Dollars and Decisions: Choose a College Based on Financial Aid
Dollars and decisions require students to choose a college based on aid.
By Jeremy Ogul
February 23, 2007
My dad and my uncle were born and raised in Los Angeles and spent their whole childhoods rooting for UCLA in sports and thus treating the University of Southern California as their mortal enemy. When it came time for my uncle (who was the older sibling) to go to college, he applied and got into both schools, but USC offered him a full-ride scholarship. Coming from a low-income family, he couldn’t afford not to take it.
My dad has called him a traitor ever since. So when I talk to my dad about the possibility of me getting into and attending UCLA, he gets really hopeful and says, “That would be the end to 30 years of shame.” (He’s only half joking.)
I haven’t gotten word from UCLA yet (that comes at the end of March), but college acceptances have begun to trickle in, and I’m starting to have to make decisions – like my uncle – taking into account financial factors.
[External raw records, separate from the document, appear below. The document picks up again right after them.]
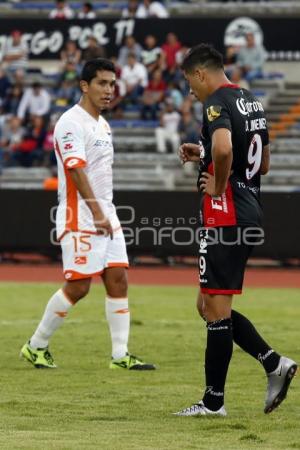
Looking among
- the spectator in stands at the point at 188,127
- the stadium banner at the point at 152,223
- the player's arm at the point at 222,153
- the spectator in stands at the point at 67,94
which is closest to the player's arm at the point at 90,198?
the player's arm at the point at 222,153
The first school I got acceptance notification from was American University in Washington, D.C. They have top political science and international relations programs, and because of their location in the nation’s capital, they have outstanding internship programs in Washington. From alumni I’ve talked to, I understand it’s a great place to go if you really want to get involved in politics, which is something I’m interested in. The only problem with my admission to American is financial aid. I was awarded a Dean’s Scholarship in the amount of $15,000, with an additional $3,000 in student loans, but the annual cost of attendance is about $45,000. That leaves me paying $27,000 a year, and according to the FAFSA (Free Application for Federal Student Aid), my family is not even able to afford half that. Because I am not willing to take out $14,000 a year in student loans to finance an education at American, especially when I can get a state school education for far less, American has been almost completely ruled out.
When I was researching colleges and completing applications, I never considered the possibility that financial aid would be a factor in my final decision. Now I’m beginning to realize that there is more to this equation than just what I want in a school as far as size and programs go. If you are not yet a senior, I recommend putting some thought and research into what kind of financial aid you can expect from the colleges you’re looking at. What is the cost of attendance? There’s a big difference between state schools and private schools, and the difference isn’t always corrected by better financial aid from the private schools. How much of demonstrated need does the financial aid department meet? The top-tier private schools, such as Princeton, Duke and Dartmouth, have endowments large enough to meet all the demonstrated need of all admitted students. Other schools, however, will only meet 70 percent or 50 percent of demonstrated need. If you see numbers like that, expect to take out a lot of money in loans.
On the bright side, I have also received acceptance letters from UC-Davis and UC-Santa Cruz, and my financial aid package from Davis is generous and all of my demonstrated need is met through scholarships and subsidized federal loans. So right now, based on financial aid, it’s looking like Davis is my top choice.
That, of course, hinges on decisions from UCLA and UC-Berkeley, which will be out soon. I am anxiously awaiting notification, hoping that if I get into UCLA, financial factors won’t prevent me from ending “30 years of shame.”